EXERCISE PROMPT ::
Reproduce all of the rows below word for word, omitting the pictures.

TASK DATA ::
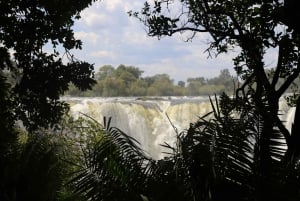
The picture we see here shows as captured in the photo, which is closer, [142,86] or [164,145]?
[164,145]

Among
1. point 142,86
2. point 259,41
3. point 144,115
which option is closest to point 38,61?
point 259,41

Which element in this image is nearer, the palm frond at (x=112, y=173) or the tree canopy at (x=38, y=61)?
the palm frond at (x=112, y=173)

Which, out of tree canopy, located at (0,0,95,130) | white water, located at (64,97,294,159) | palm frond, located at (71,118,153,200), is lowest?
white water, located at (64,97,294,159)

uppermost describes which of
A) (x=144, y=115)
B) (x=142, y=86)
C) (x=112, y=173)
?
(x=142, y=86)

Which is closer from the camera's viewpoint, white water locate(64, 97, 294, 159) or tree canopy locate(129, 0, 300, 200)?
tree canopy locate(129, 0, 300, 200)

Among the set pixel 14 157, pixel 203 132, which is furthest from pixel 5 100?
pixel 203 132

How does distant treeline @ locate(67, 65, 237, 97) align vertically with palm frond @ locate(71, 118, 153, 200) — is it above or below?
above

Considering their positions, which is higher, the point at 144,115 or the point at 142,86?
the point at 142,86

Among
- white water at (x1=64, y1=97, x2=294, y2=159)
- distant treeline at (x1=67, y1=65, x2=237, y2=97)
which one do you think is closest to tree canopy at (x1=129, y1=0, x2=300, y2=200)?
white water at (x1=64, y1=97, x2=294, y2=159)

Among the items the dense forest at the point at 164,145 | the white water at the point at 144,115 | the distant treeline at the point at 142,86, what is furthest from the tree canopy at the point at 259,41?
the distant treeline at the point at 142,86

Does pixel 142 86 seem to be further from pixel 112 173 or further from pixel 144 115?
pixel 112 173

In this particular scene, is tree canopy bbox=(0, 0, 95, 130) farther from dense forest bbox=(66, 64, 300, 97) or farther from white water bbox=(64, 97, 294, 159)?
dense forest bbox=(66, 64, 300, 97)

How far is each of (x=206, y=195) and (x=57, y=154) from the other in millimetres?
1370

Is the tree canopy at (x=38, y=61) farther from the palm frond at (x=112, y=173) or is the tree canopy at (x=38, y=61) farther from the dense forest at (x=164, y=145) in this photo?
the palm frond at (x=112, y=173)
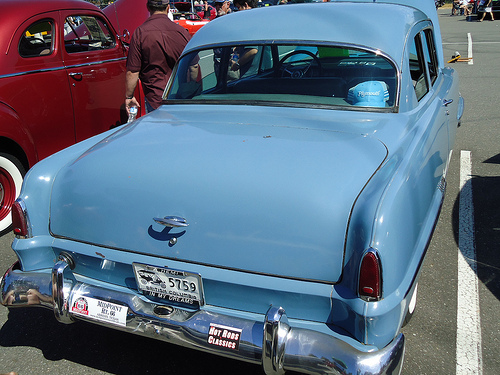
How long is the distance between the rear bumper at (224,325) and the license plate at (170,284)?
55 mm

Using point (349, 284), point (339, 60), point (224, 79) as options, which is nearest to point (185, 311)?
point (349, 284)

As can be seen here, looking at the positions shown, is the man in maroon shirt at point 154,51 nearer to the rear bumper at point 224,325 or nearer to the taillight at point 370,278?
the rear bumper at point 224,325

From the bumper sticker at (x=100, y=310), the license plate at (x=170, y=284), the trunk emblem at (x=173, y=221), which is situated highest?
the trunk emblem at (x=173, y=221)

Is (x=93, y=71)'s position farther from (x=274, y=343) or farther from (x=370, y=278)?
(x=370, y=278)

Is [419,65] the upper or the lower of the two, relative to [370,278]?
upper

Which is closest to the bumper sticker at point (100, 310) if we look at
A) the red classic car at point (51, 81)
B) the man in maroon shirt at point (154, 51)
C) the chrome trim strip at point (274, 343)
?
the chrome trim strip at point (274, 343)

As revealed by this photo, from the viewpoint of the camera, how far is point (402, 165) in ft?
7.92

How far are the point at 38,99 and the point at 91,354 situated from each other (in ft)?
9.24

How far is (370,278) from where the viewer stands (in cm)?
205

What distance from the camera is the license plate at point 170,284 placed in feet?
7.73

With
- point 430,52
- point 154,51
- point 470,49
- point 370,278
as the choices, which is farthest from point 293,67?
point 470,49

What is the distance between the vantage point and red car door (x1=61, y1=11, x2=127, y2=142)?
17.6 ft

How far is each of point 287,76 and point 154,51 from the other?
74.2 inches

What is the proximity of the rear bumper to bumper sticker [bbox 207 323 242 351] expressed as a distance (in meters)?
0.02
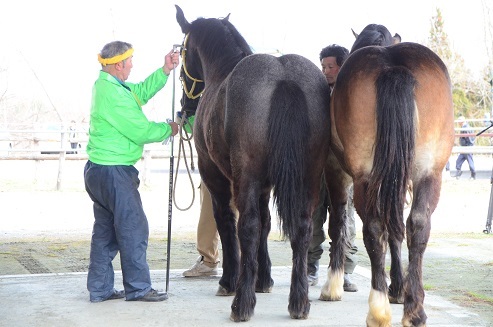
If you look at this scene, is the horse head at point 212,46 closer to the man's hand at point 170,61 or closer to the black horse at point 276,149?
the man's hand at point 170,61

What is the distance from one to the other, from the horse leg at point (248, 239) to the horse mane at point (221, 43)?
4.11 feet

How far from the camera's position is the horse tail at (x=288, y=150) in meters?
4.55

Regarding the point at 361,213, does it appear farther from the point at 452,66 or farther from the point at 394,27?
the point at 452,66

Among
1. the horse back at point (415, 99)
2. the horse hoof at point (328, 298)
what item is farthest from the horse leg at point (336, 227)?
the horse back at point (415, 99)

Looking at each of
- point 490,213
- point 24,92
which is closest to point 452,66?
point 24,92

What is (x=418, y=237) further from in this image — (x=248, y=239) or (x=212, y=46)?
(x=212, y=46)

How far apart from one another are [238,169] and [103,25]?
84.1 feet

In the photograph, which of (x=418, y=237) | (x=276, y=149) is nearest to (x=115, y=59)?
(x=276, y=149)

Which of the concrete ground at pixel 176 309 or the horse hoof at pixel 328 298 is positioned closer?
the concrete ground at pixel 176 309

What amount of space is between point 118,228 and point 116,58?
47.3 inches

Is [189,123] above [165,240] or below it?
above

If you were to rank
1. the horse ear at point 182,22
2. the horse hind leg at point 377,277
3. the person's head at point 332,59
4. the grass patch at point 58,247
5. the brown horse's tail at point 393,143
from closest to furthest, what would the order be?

EXERCISE ANSWER ::
The picture we see here shows as captured in the photo, which is closer, [142,86] or [164,145]?
[164,145]

Among
1. point 142,86
2. point 259,41
3. point 144,115
which option is closest to point 38,61?
point 259,41

Which element in this image is nearer, the palm frond at (x=112, y=173) or the tree canopy at (x=38, y=61)?
the palm frond at (x=112, y=173)

Which, out of tree canopy, located at (0,0,95,130) | white water, located at (64,97,294,159) | palm frond, located at (71,118,153,200), is lowest?
white water, located at (64,97,294,159)

uppermost describes which of
A) (x=144, y=115)
B) (x=142, y=86)
C) (x=112, y=173)
?
(x=142, y=86)

Which is closer from the camera's viewpoint, white water locate(64, 97, 294, 159) or tree canopy locate(129, 0, 300, 200)?
tree canopy locate(129, 0, 300, 200)

Among the set pixel 14 157, pixel 203 132, which is furthest from pixel 5 100?
pixel 203 132

How does distant treeline @ locate(67, 65, 237, 97) align vertically with palm frond @ locate(71, 118, 153, 200) — is it above or below?
above

Considering their positions, which is higher, the point at 144,115 or the point at 142,86?
the point at 142,86

Among
- white water at (x1=64, y1=97, x2=294, y2=159)
- distant treeline at (x1=67, y1=65, x2=237, y2=97)
which one do you think is closest to tree canopy at (x1=129, y1=0, x2=300, y2=200)?
white water at (x1=64, y1=97, x2=294, y2=159)

Among the items the dense forest at the point at 164,145 | the white water at the point at 144,115 | the distant treeline at the point at 142,86, what is furthest from the tree canopy at the point at 259,41?
the distant treeline at the point at 142,86

Does pixel 142 86 seem to be further from pixel 112 173 or further from pixel 144 115?
pixel 112 173

In this particular scene, is tree canopy bbox=(0, 0, 95, 130) farther from dense forest bbox=(66, 64, 300, 97) or farther from white water bbox=(64, 97, 294, 159)?
dense forest bbox=(66, 64, 300, 97)

How far is each of (x=206, y=195) and (x=57, y=154) from the other in millimetres?
1370

Is the tree canopy at (x=38, y=61) farther from the palm frond at (x=112, y=173) or is the tree canopy at (x=38, y=61) farther from the dense forest at (x=164, y=145) in this photo?
the palm frond at (x=112, y=173)
How long is the distance between the rear bumper at (224,325) and the license plate at (170,284)?
55 mm

Using point (349, 284), point (339, 60), point (224, 79) as options, which is nearest to point (185, 311)?
point (349, 284)

As can be seen here, looking at the positions shown, is the man in maroon shirt at point 154,51 nearer to the rear bumper at point 224,325 or nearer to the taillight at point 370,278?
the rear bumper at point 224,325

From the bumper sticker at (x=100, y=310), the license plate at (x=170, y=284), the trunk emblem at (x=173, y=221), which is situated highest?
the trunk emblem at (x=173, y=221)

Is (x=93, y=71)'s position farther from (x=274, y=343) or farther from (x=370, y=278)?
(x=370, y=278)

Is [419,65] the upper or the lower of the two, relative to [370,278]?
upper

Which is closest to the bumper sticker at point (100, 310) if we look at
A) the red classic car at point (51, 81)
B) the man in maroon shirt at point (154, 51)
C) the chrome trim strip at point (274, 343)
?
the chrome trim strip at point (274, 343)

As revealed by this photo, from the viewpoint of the camera, how far is point (402, 165) in ft?
7.92

How far are the point at 38,99 and the point at 91,354 situated from each other (in ft)?
9.24

How far is (370,278) from where the viewer stands (in cm)?
205

What distance from the camera is the license plate at point 170,284 placed in feet?
7.73

With
- point 430,52
- point 154,51
- point 470,49
- point 370,278
as the choices, which is farthest from point 293,67?
point 470,49

What is the distance between the vantage point and red car door (x1=61, y1=11, x2=127, y2=142)?
17.6 ft

How far is each of point 287,76 and point 154,51 from the other?
74.2 inches

What is the proximity of the rear bumper to bumper sticker [bbox 207 323 242 351] expressed as a distance (in meters)?
0.02
If you look at this scene, is the horse head at point 212,46 closer to the man's hand at point 170,61 or closer to the black horse at point 276,149?
the man's hand at point 170,61

What is the distance from one to the other, from the horse leg at point (248, 239) to the horse mane at point (221, 43)?
4.11 feet

How far from the camera's position is the horse tail at (x=288, y=150) in meters?
4.55

Regarding the point at 361,213, does it appear farther from the point at 452,66 or farther from the point at 394,27?
the point at 452,66

Among
1. the horse back at point (415, 99)
2. the horse hoof at point (328, 298)
what item is farthest from the horse leg at point (336, 227)?
the horse back at point (415, 99)

Looking at each of
- point 490,213
- point 24,92
which is closest to point 452,66?
point 24,92

What is (x=418, y=237) further from in this image — (x=248, y=239) or (x=212, y=46)?
(x=212, y=46)

How far apart from one another are [238,169] and [103,25]?
84.1 feet

In the photograph, which of (x=418, y=237) | (x=276, y=149) is nearest to (x=115, y=59)?
(x=276, y=149)

Which of the concrete ground at pixel 176 309 or the horse hoof at pixel 328 298 is positioned closer?
the concrete ground at pixel 176 309

What amount of space is between point 118,228 and point 116,58?
47.3 inches

Is [189,123] above [165,240] or below it?
above

If you were to rank
1. the horse ear at point 182,22
2. the horse hind leg at point 377,277
3. the person's head at point 332,59
4. the grass patch at point 58,247
5. the brown horse's tail at point 393,143
from closest to furthest, what would the order be?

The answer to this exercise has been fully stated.